Helena, la mayor de mis herederos, es súper fan friki mega pro de My hero Academia, serie de animación (anime, hablemos con propiedad) cuya película se estrenó el viernes pasado, y allí que estuvimos. Ella sobre todo adora a Izuku, el protagonista de esta pandilla con un don que, como todos los héroes, luchan contra villanos para salvar a la humanidad de un abrupto fin. No voy a darles la chapa con el argumento ni con los ininteligibles nombres de los protagonistas.
Mis nociones de japonés sólo dan para saber qué surtido de sashimi pedir aunque juro que me pondré al día por lo vivido en el cine: gritos de entusiasmo incontenible, histeria colectiva que no vivía desde el estreno de Suéltate el pelo de los Hombres G, mucha emoción con pelucas bicolores y corbatas rojas. En fin, que me lo pasé en grande. Los jóvenes se reconocían entre ellos, y eso mola. Recordé a mis alumnos góticos en aquella época de la exaltación de la literatura vampírica y el auge de Crepúsculo.
Me gustaba acompañarlos y aún, siendo ya adultos licenciados y currantes, recuerdan cómo una profe muy loca era capaz de vibrar con ellos cuando los Cullen aparecían en la gran pantalla, y retornar a mis 16 años de golpe. Disimulaba, pero yo aprendí de ellos mucho más de lo que creían. Eran los más inquietos a nivel intelectual. Por experiencia docente puedo afirmarlo, y aunque también era moda, apuntaban hacia otro tipo de metas diferentes que distan mucho del perreo, y otras formas de vaciamiento mental, conste que nada tengo en contra del trap, del reguetón ni del look angango de Rosalía o Karol G (si admitiera mis fobias aquí no tendría dónde esconderme).

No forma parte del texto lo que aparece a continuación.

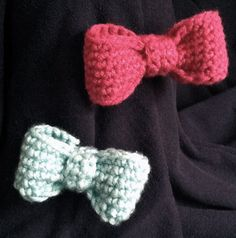 Crocheted Bow Clip by DesigningUs on Etsy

Sí, son mi debilidad por sistema los que van en contra de la corriente. Helena se declara otaku. Algunos de sus amigos también, y automáticamente me caen genial sus padres y me da por pensar que el pensamiento crítico está a salvo, que la humanidad tiene una esperanza y que puede ser que haya vida más allá de Rauw Alejandro (les confieso que he buscado a este tipo en Google y lo definen como “cantautor”, y no he sonreído nada) y Ozuna.
De momento servidora se va a convertir al frikismo japo también, pues me parece una forma estupenda de llegar a mi hija y su mundo en plena época de hartazgo y tristeza pandémica. Practicaré el cosplay a tope y conectaré con todo lo que creímos perdido por el camino. Un asidero más, como otro cualquiera, para tantas olas de tsunami atacándonos por los costados. No se asusten si me ven con peluca verde o en algún salón manga (¿en Cádiz pa cuando?). Simplemente estoy mimetizándome con la alegría, con lo más puro que encuentro sin salir de casa, entendiendo que a veces tenemos la salvación mucho más cerca de lo que creemos. A mí me salvan mis hijos. Y los otakus de mis entrañas.